Thanks so much for your time! I've tried searching for solutions to this but I think I'm just not using the right keywords.
09-11-2017 01:10 PM
@fwashburn please post the data as text, not an image. We'd have to type out your data to work with it, but it's easier if you do that instead of us
09-11-2017 01:19 PM
First, I'd do a countw with the slash as separator. If it's five, separate the first 4 characters (substr) from the third word, and the next part from position 5, so you can then convert the parts to dates (input to convert to numeric and mdy to build the dates).
09-11-2017 02:45 PM
Is there absolute consistency? You show two variants:
1. Three Five words separated with slashes. When this happens, the field is always m/d/y, with each word a varying number of digits. This one is easy.

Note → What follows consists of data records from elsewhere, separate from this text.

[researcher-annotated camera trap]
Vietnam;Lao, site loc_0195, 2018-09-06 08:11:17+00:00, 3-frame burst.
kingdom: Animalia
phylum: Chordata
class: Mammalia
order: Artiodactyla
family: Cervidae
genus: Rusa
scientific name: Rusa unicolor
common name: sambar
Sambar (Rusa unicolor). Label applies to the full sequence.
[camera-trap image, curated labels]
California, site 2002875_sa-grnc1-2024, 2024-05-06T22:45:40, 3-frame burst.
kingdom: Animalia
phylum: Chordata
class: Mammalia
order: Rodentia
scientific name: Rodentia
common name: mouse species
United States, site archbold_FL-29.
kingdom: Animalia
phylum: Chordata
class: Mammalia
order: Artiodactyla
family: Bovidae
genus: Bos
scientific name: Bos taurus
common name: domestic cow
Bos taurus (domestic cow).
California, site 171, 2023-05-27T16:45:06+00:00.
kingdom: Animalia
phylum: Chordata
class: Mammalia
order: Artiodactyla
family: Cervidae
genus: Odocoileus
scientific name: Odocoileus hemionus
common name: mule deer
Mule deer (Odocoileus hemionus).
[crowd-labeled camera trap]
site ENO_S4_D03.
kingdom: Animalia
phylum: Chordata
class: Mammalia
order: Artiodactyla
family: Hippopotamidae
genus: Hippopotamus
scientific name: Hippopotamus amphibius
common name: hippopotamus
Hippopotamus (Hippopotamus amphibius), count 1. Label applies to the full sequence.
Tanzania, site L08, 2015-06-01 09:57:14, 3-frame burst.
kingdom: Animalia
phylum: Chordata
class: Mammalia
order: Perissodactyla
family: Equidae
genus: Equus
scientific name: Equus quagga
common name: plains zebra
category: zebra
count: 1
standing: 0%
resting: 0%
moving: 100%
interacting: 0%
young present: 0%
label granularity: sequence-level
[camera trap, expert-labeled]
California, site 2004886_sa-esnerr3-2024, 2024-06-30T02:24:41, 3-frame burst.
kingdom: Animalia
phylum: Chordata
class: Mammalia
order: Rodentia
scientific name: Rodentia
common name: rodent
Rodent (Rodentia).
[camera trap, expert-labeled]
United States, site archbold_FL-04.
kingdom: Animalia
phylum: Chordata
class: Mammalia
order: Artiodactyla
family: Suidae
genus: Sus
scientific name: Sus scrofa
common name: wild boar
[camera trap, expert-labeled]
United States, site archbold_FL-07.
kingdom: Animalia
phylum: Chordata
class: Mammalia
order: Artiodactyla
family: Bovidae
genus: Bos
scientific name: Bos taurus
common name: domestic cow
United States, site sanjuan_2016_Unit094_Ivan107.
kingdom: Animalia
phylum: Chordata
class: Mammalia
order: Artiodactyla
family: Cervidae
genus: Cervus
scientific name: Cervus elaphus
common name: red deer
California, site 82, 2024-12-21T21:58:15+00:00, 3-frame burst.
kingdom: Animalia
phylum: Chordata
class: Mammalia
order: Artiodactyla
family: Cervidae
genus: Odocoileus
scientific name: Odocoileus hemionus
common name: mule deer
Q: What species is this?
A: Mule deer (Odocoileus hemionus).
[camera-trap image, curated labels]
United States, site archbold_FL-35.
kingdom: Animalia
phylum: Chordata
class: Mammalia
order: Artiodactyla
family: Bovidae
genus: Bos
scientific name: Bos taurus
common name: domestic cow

2. Five words separated by slashes. In this case, the field appears to be m/d/x/d/y, with each word a varying number of digits. Words 1,2,4, and 5 are easy. Word 3 is easy, AS LONG AS THE YEAR IS ALWAYS FOUR DIGITS! You have cases in the other fields of a two-digit year. This will cause you huge problems.
All I can think of is this (pseudo code)
IF length of field 3 is less than 3, THEN *error* /* can't make a year and a month out of two or fewer digits. */
ELSE IF first two digits of field 3 are '20' /* has to be a four digit date, unless your years can include 2020 */
IF length of field 3 is 5
THEN take first four digits as year, fifth as month
ELSEIF length of field 3 is 6
THEN take first four digits as year, fifth and sixth as month
ELSE *error* /* can't make any sense out of a 3-4 or 7 or above character field starting with '20' */
ELSE DO /* first two digits not 20, must be a two-digit year */
IF length of field 3 is 3
THEN take first two digits as year, third as month
ELSEIF length of field 3 is 4
THEN take first two digits as year, third and fourth as month
ELSE *error* /* can't make any sense out of a 5 or above character field not starting with '20' */
But I'm highly doubtful. This looks like a huge unstructured data problem.
09-11-2017 05:05 PM
You are correct; this is a huge unstructured data problem. I've been wracking my brain trying to figure out if there's any code that would force the values into uniformity but thinking that it may not be possible. I'll try out your code and report back; thanks for your response!
09-11-2017 05:13 PM
Can you do a mass find and replace in the Excel fiel for all CTRL+ENTER values and change them to an asterisk or some other symbol that can be used to parse the data later on?
09-11-2017 02:48 PM
If the Excel file had a CTRL+ENTER in the file and you convert it to CSV and read it in, I believe the return is kept.
That would help parse the data and avoid other issues...possibly.
09-11-2017 05:07 PM
Unfortunately when I convert the file to a CSV format, it screws with a lot of the other data, so I haven't been able to do that successfully. Otherwise, that would be a great call!